The project is taking part in the competition

1. Концепция

2. Введение: Время как актор и забвение как его инструмент


3. Конструктивное забвение по Алейде Ассман


4. Храм Христа Спасителя: объект с разорванной и перенаписанной историей


5. Конструктивное забвение в царский период: создание сакрального мифа


6. Конструктивное забвение советской эпохи: уничтожение прошлого для строительства утопии


7. Конструктивное забвение в постсоветское время: реставрация святыни как производство нового прошлого


8. Визуальный след: как три эпохи по-разному видят одно и то же место


9. Заключение: Храм как живая модель того, что время не является нейтральным

Концепция

Это исследование рассматривает Храм Христа Спасителя не как архитектурный объект, а как живую палимпсестную структуру, которая за полтора столетия пережила три радикально различные идентичности и три модели коллективной памяти. Каждая из этих идентичностей стала возможной не только благодаря смене политических режимов, но прежде всего — благодаря тому, что время действовало как активный агент. Оно не только разрушало или созидало материальное, но и перенастраивало память, вычищало неудобные смыслы, заново переписывая историю. В этом смысле время оказывается глубоко ненейтральной категорией: оно осуществляет выбор, производит фильтрацию и создает новые начала.

Ключ к пониманию этих процессов открыт в классификации Алейды Ассман, особенно в её концепции конструктивного забвения — того забвения, которое не является травмой или ошибкой, но сознательной операцией по очистке поля памяти для новых смыслов. Первый храм был воздвигнут как носитель сакрального и национального мифа; его уничтожение в СССР — намеренный акт стирания этой символики; появление бассейна стало телесной альтернативой прежней сакральности. А в постсоветской России конструктивное забвение позволило создать новое прошлое: восстановленный храм выглядит как возвращение традиции, но по сути представляет собой новейшую интерпретацию истории, построенную поверх частично забытой советской главы.

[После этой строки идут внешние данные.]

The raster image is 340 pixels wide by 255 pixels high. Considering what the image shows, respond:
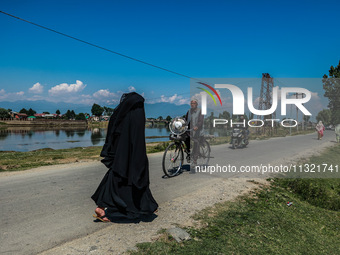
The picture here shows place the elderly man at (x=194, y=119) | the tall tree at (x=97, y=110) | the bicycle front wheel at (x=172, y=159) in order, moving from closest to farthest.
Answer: the bicycle front wheel at (x=172, y=159), the elderly man at (x=194, y=119), the tall tree at (x=97, y=110)

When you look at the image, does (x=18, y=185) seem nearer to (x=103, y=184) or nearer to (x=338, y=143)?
(x=103, y=184)

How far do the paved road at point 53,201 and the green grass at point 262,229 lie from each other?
123cm

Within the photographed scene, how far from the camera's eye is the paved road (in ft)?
10.9

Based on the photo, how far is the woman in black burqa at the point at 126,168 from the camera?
3742 mm

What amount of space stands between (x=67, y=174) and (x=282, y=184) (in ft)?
20.7

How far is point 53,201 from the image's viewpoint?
4.77m

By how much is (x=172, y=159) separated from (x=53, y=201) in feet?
11.1

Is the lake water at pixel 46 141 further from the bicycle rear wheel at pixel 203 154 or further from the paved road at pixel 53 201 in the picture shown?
the bicycle rear wheel at pixel 203 154

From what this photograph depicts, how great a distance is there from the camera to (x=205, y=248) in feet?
10.2

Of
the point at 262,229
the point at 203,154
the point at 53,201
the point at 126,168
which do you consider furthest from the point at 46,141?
the point at 262,229

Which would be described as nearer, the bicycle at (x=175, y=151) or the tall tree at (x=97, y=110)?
the bicycle at (x=175, y=151)

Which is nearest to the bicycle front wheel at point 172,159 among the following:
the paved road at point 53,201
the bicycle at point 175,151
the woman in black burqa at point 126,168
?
the bicycle at point 175,151

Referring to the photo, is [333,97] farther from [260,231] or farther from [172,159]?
[260,231]

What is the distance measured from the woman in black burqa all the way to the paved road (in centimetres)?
44
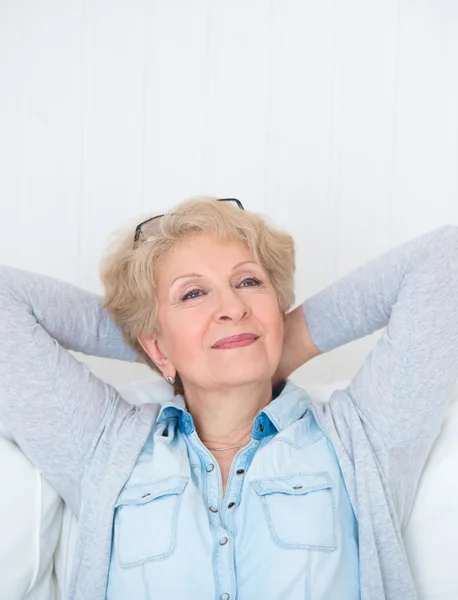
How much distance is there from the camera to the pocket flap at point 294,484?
5.18 ft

Таким образом, Храм Христа Спасителя становится идеальным примером того, как время действует избирательно, политично и продуктивно, создавая новые формы памяти, идентичности и визуальности. Это исследование прослеживает, как разные эпохи использовали механизмы забвения: от полного уничтожения до музейного архивирования, от стирания до реконструкции, — и показывает, что место может «забывать само себя», чтобы занять новое место в коллективном воображении общества.

Original size 1754x592

Введение: время как актор и забвение как его инструмент

В современных рассмотрениях исторического контекста время всё чаще перестаёт быть лишь нейтральным фоном, на котором разворачиваются события; оно превращается в самостоятельного действующего агента истории. То есть время не просто отмечает очередность перемен — оно вмешивается в саму конфигурацию смыслов и решает, что окажется на виду, а что уйдёт за пределы коллективной памяти. В результате время предстает не пассивным хроникёром, а активным агентом культуры: через отбор, вычёркивание, повторное прочтение и реконструкцию оно формирует то, как мы понимаем прошлое. В этом ключе забвение теряет статус простой противоположности памяти и обретает роль продуктивного механизма, с помощью которого общество выстраивает отношения с прошлым.

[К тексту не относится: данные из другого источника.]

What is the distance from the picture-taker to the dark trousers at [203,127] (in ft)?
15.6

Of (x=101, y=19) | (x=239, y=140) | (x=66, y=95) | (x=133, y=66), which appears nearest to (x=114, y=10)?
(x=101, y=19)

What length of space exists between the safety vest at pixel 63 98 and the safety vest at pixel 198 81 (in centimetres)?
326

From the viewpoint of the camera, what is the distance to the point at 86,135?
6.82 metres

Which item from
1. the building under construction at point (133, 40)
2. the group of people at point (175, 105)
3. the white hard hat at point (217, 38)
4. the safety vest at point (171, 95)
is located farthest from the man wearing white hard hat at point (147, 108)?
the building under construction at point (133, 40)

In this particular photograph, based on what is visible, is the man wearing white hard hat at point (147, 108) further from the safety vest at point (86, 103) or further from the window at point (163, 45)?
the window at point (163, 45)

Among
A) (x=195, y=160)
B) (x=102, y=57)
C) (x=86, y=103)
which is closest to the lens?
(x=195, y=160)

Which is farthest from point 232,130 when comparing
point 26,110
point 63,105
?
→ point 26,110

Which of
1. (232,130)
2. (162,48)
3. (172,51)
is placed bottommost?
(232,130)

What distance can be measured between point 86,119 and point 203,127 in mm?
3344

Забвение — и утрата, и шанс для чего-то нового; оно умеет разрушать, но одновременно освобождать пространство для переосмысления и построений новых систем. Так что забыть можно не только по небрежности, но и по воле — именно это делает забвение инструментом конструирования исторических нарративов. В данном контексте показательна концепция Алейды Ассман: забвение многослойно — в нём соседствуют естественные процессы утраты и сознательные социально-политические практики переработки прошлого. В рамках данного исследования время рассматривается как агент, формирующий визуальные и смысловые трансформации конкретного места — того пространства, где историческая динамика особенно наглядна.

Храм Христа Спасителя служит хорошим примером: за относительно короткий срок он пережил три резко разные идентичности, и каждая из них стала возможной благодаря своим формам забвения. Словно здание меняло «одежду» в соответствии с общественными смыслами — и каждая смена требовала активного стирания прежних смысловых слоёв. Эти превращения показывают: смена эпох почти немыслима без намеренного забывания того, что было. Таким образом, работа сосредоточена на том, как время через механизмы забвения — в том числе через то, что Ассман называет конструктивным забвением — создаёт условия для появления новых смыслов и визуальных образов. Анализ трёх «жизней» Храма Христа Спасителя демонстрирует: забвение не просто сопровождает исторические перемены; оно их делает возможными. И в этом смысле время проявляет себя как активная сила, прямо влияющая на культурное содержание — оно созидает, уничтожает и вновь собирает значения, превращая одно и то же место в многослойный архив эпох.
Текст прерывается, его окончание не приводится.